(Excerpts of spatial question data)
■ ■ ■ ■ ■

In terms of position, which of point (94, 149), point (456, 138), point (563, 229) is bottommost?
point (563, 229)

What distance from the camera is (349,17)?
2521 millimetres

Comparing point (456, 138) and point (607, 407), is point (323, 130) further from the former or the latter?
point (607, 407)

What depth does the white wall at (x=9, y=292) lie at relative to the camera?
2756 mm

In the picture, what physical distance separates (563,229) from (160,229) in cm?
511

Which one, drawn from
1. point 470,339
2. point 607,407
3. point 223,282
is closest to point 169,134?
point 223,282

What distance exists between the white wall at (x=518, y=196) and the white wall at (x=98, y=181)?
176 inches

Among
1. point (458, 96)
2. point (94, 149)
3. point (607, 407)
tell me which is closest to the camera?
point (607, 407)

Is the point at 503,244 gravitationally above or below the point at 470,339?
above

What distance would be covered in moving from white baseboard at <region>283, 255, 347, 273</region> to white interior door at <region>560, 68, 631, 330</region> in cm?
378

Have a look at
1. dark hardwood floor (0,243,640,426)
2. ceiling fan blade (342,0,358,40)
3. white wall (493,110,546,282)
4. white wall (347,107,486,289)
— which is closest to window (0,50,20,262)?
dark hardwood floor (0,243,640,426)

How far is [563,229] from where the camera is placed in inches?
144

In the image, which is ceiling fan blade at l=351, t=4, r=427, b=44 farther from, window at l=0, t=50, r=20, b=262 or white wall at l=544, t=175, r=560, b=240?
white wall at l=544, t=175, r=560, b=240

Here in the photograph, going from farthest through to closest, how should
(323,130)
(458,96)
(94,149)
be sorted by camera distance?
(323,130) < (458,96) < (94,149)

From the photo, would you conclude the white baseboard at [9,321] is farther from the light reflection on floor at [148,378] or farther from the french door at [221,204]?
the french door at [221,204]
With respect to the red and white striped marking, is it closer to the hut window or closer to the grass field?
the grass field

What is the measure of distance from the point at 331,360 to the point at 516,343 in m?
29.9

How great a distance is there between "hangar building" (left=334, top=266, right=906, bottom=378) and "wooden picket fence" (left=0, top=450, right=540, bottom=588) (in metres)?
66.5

■ ■ ■ ■ ■

- [Given task]: Reproduce every one of the records above word for word, keeping each line the same as shown.

- [Output below]:
In terms of position, which of point (94, 149), point (456, 138), point (563, 229) is bottommost?
point (563, 229)

What distance from the camera is (349,17)?
2521 millimetres

Comparing point (456, 138) and point (607, 407), is point (323, 130) further from the former or the latter?
point (607, 407)

What depth does the white wall at (x=9, y=292) lie at relative to the camera?
2756 mm

In the picture, what physical distance separates (563,229) from (160,229) in cm?
511

Which one, drawn from
1. point 470,339
2. point 607,407
3. point 223,282
is closest to point 169,134?
point 223,282

What distance exists between the white wall at (x=518, y=196) and the white wall at (x=98, y=181)?
176 inches

Among
1. point (458, 96)
2. point (94, 149)
3. point (607, 407)
tell me which is closest to the camera?
point (607, 407)

Is the point at 503,244 gravitationally above or below the point at 470,339?
above

What distance would be covered in moving from white baseboard at <region>283, 255, 347, 273</region> to white interior door at <region>560, 68, 631, 330</region> in cm?
378

Have a look at
1. dark hardwood floor (0,243,640,426)
2. ceiling fan blade (342,0,358,40)
3. white wall (493,110,546,282)
4. white wall (347,107,486,289)
— which is closest to window (0,50,20,262)?
dark hardwood floor (0,243,640,426)

How far is [563,229] from where the camera is placed in inches?
144

In the image, which is ceiling fan blade at l=351, t=4, r=427, b=44 farther from, window at l=0, t=50, r=20, b=262 or white wall at l=544, t=175, r=560, b=240?
white wall at l=544, t=175, r=560, b=240

Here in the photograph, going from farthest through to closest, how should
(323,130)
(458,96)
(94,149)
be sorted by camera distance?
(323,130) < (458,96) < (94,149)

From the photo, would you conclude the white baseboard at [9,321] is farther from the light reflection on floor at [148,378] or farther from the french door at [221,204]?
the french door at [221,204]
With respect to the red and white striped marking, is it closer to the hut window or closer to the grass field?
the grass field

What is the measure of distance from the point at 331,360 to the point at 516,343 in m?
29.9

How great a distance is there between "hangar building" (left=334, top=266, right=906, bottom=378) and "wooden picket fence" (left=0, top=450, right=540, bottom=588) (in metres)?
66.5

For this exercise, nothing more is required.